Neb.Rev.Stat. § 39-669.07 (Cum.Supp.1980) provides in part: "It shall be unlawful for any person to operate or be in the actual physical control of any motor vehicle while under the influence of alcoholic liquor or of any drug or when that person has ten-hundredths of one per cent or more by weight of alcohol in his or her body fluid as shown by chemical analysis of his or her blood, breath, or urine. Any person who shall operate or be in the actual physical control of any motor vehicle while under the influence of alcoholic liquor or of any drug or while having ten-hundredths of one per cent by weight of alcohol in his or her body fluid as shown by chemical analysis of his or her blood, breath, or urine shall be deemed guilty of a crime ...."
"A lesser-included offense is one, the elements of which include some, but not all, of the elements of the greater offense, i.e., the lesser is fully embraced in the greater." See State v. Carter, 205 Neb. 407, 410, 288 N.W.2d 35, 37 (1980). Stated another way, a lesser-included offense is one which includes some of the elements of the crime charged without the addition of any element irrelevant to the crime charged. See State v. Aby, 205 Neb. 267, 287 N.W.2d 68 (1980). Since both crimes require that the person charged cause the death of another unintentionally while in violation of the law, motor vehicle homicide is a lesser-included offense of manslaughter. Manslaughter can be committed when someone causes the death of another unintentionally while operating a motor vehicle in violation of the law.
The sufficiency of the evidence at a preliminary hearing may be raised only by a plea in abatement filed in the criminal proceeding in the District Court. Kruger v. Brainard, 183 Neb. 455, 161 N.W.2d 520 (1968).
"It is fundamental that a claim that a defendant was not accorded a preliminary hearing, nor waived it, is determinable by plea in abatement." State v. Moss, 182 Neb. 502, 506, 155 N.W.2d 435, 438 (1968); State v. Forbes, 203 Neb. 349, 278 N.W.2d 615 (1979).
It is likewise true that the District Court is without jurisdiction to try on information one accused of committing a felony within the state unless the defendant is first accorded the privilege of a preliminary examination or waives the same. Latimer v. State, 55 Neb. 609, 76 N.W. 207 (1898); State v. Forbes, supra. "No information shall be filed against any person for any offense until such person shall have had a preliminary examination therefor, as provided by law, unless such person shall waive his or her right to such examination, except as otherwise provided in the Uniform Criminal Extradition Act.. . ." Neb.Rev.Stat. § 29-1607 (Cum.Supp.1980).

▶ **MATERIAL**
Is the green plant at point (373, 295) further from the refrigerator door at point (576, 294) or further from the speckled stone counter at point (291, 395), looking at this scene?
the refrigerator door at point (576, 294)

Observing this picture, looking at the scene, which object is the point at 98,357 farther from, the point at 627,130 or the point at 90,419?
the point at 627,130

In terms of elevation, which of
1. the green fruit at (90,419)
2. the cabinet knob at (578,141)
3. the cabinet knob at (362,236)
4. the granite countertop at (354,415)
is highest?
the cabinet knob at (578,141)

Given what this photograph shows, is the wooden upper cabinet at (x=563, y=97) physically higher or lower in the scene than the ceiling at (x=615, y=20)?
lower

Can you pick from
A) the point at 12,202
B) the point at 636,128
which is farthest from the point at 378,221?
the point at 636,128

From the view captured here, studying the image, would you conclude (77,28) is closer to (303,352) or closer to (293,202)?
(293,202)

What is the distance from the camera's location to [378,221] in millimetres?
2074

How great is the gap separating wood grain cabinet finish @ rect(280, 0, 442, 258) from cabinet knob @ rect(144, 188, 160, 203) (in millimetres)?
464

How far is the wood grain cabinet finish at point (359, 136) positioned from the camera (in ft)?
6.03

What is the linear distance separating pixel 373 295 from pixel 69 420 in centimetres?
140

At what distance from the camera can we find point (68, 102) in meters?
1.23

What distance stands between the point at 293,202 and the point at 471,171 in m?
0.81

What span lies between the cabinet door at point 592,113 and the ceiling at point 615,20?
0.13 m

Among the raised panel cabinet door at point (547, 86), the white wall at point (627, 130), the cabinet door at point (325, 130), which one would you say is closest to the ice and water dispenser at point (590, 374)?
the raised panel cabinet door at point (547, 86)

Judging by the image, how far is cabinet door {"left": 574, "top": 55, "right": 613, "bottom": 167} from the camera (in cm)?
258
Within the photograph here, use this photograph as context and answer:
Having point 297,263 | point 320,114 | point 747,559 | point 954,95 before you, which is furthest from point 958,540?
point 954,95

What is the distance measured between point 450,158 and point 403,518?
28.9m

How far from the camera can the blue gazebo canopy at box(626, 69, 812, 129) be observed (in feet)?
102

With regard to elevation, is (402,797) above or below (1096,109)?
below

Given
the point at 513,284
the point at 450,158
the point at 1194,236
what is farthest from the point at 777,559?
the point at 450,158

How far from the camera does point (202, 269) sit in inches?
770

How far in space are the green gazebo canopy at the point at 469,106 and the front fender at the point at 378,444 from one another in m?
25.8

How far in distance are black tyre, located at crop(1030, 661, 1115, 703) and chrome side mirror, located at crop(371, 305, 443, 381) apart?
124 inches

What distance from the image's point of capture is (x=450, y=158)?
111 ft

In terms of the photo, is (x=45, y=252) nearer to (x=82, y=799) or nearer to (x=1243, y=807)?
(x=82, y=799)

▶ **GIVEN REQUEST 1**
Retype the passage of the legal excerpt from "The sufficiency of" up to and including "N.W.2d 520 (1968).".
▶ **GIVEN REQUEST 2**
In the legal excerpt, by what means may the sufficiency of the evidence at a preliminary hearing be raised?

▶ **EXERCISE ANSWER 1**
The sufficiency of the evidence at a preliminary hearing may be raised only by a plea in abatement filed in the criminal proceeding in the District Court. Kruger v. Brainard, 183 Neb. 455, 161 N.W.2d 520 (1968).

▶ **EXERCISE ANSWER 2**
Only by a plea in abatement filed in the criminal proceeding in the District Court.